Wing disc growth. Wing discs stained for Wg are shown at different times after egg laying to illustrate the growth of the wing disc. Embryogenesis, first instar and second instar each take ∼1 day at 25°C, while third instar takes just over 2 days, so the disc shown correspond to mid second instar (64 h after egg laying), late second/early third instar (72 h), mid-third instar (96 h) and late-third instar (120 h). All discs are shown at the same magnification.

Fig. 9.

Wing disc regeneration. a) When a portion of a wing disc is excised, the missing part can be regenerated through a process including healing of the epithelium, stimulation of cell proliferation near the cut edges, and tissue repatterning.
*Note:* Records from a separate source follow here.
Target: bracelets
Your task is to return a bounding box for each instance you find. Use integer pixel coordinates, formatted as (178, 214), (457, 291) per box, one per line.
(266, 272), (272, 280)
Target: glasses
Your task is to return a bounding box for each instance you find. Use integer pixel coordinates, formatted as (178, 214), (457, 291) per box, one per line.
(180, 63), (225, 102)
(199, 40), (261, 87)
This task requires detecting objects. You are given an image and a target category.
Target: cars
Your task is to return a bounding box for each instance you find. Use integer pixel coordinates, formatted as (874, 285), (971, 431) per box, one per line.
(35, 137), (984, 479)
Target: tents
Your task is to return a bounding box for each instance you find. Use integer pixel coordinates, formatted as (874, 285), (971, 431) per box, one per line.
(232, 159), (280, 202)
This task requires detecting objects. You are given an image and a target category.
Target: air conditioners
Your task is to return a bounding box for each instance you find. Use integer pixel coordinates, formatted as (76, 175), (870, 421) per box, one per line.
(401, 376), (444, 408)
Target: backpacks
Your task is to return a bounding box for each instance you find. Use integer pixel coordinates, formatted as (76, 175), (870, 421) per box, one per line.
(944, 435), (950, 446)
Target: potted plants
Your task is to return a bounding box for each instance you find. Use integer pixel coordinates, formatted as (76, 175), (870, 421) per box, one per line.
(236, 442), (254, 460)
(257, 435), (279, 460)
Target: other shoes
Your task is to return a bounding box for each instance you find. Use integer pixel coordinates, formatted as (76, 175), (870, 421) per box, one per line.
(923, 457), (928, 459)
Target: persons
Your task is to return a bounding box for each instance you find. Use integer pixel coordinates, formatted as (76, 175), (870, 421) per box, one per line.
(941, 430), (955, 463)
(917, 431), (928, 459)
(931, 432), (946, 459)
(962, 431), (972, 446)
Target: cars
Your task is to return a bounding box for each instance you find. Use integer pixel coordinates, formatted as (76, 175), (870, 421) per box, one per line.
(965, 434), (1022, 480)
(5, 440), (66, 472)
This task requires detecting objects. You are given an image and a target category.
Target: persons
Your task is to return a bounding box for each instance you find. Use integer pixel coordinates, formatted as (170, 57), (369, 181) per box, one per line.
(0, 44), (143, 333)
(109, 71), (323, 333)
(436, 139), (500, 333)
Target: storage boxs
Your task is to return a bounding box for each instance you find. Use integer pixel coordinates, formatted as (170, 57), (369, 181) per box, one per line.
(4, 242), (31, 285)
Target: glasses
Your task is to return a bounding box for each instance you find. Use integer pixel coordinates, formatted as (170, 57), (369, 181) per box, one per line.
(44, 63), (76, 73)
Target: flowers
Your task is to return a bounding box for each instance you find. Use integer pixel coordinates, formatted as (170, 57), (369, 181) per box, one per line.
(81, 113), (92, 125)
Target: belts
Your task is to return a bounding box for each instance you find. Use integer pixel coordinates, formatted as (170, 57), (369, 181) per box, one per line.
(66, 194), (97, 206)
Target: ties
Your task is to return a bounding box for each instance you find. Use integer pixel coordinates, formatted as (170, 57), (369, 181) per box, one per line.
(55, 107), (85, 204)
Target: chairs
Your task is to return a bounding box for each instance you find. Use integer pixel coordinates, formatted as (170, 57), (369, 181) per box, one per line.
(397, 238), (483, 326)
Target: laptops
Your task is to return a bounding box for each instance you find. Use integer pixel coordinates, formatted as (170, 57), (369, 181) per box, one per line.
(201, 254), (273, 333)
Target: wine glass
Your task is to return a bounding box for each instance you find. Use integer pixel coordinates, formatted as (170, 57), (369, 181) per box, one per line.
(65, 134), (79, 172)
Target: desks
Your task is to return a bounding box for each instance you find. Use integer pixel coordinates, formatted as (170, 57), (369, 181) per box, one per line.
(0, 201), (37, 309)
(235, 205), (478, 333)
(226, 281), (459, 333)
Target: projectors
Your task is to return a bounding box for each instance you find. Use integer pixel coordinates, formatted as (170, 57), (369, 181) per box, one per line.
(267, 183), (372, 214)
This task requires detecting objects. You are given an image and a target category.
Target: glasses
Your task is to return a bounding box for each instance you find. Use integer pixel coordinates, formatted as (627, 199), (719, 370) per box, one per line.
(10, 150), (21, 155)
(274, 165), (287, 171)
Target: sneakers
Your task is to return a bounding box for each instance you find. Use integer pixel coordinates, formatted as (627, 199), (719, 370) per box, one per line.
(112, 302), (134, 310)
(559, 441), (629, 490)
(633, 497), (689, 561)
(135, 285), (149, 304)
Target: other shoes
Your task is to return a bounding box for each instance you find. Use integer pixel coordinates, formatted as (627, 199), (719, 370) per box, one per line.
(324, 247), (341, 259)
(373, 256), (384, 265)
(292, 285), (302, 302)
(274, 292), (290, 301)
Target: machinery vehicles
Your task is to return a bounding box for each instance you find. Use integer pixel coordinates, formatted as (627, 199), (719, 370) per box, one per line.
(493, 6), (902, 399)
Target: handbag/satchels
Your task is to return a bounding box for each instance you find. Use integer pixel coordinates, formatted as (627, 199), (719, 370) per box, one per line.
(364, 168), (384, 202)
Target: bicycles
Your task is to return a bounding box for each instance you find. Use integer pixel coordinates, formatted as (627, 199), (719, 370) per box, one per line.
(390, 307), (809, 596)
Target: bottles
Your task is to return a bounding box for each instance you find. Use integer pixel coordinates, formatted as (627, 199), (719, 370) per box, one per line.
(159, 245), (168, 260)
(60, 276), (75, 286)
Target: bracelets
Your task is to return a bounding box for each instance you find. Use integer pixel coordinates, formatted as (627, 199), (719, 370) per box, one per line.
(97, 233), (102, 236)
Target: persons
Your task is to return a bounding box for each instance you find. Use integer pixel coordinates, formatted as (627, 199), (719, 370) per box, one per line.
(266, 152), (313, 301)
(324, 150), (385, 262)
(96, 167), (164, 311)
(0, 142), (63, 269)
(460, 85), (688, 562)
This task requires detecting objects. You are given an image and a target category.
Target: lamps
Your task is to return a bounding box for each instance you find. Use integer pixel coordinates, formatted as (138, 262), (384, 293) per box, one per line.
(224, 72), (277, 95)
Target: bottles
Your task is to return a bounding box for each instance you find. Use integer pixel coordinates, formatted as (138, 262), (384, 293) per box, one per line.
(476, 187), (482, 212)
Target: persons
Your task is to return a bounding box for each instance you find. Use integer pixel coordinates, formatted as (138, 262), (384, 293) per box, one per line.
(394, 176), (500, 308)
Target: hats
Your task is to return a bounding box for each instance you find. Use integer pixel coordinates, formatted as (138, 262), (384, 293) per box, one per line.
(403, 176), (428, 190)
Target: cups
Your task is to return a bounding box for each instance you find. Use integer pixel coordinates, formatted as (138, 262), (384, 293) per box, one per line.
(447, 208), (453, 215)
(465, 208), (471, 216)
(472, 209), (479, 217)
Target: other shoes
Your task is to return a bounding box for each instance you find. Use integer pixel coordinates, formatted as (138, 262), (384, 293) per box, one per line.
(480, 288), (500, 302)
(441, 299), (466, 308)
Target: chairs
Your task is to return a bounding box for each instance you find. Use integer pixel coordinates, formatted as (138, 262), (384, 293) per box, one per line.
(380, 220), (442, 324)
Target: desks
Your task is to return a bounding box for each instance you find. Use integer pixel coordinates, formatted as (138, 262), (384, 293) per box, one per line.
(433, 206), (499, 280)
Smaller fragments typically generate duplicated structures rather than regenerating. b) Wing disc regeneration can also occur after genetically induced ablation of cells in a defined region of the disc. c) The damage response is coordinated by Jnk, which is activated by ROS and triggers multiple responses that enable regeneration.

Fig. 10.

Wing disc morphogenesis. a) Schematic illustrating steps in wing disc eversion, which occurs during the first half of prepupal development (the ∼12-h period that serves as a transition between larval and pupal development). (i) The larval wing disc is attached to the cuticle by a stalk connected to the PE. (ii) Part of the PE attaches to the larval cuticle, and the wing pouch begins to elongate and flatten. (iii) The PE over the notum invades the larval cuticle and ruptures, generating an opening for the disc to evert through. The PE over the wing contracts (green arrows), in part through cells becoming columnar rather than squamous. (iv) The disc has everted through the hole created by invasion and rupture of the PE and larval cuticle. Eversion is driven by contraction of the remaining PE. b) Longitudinal sections of discs at (i) 0, (ii) 2, and (iv) 4 h after puparium formation, roughly corresponding to the same stages in the schematic. Green arrowheads point to the edges of the wing pouch area, which will form the distal wing. Images reproduced with permission from Domínguez-Giménez et al. (2007).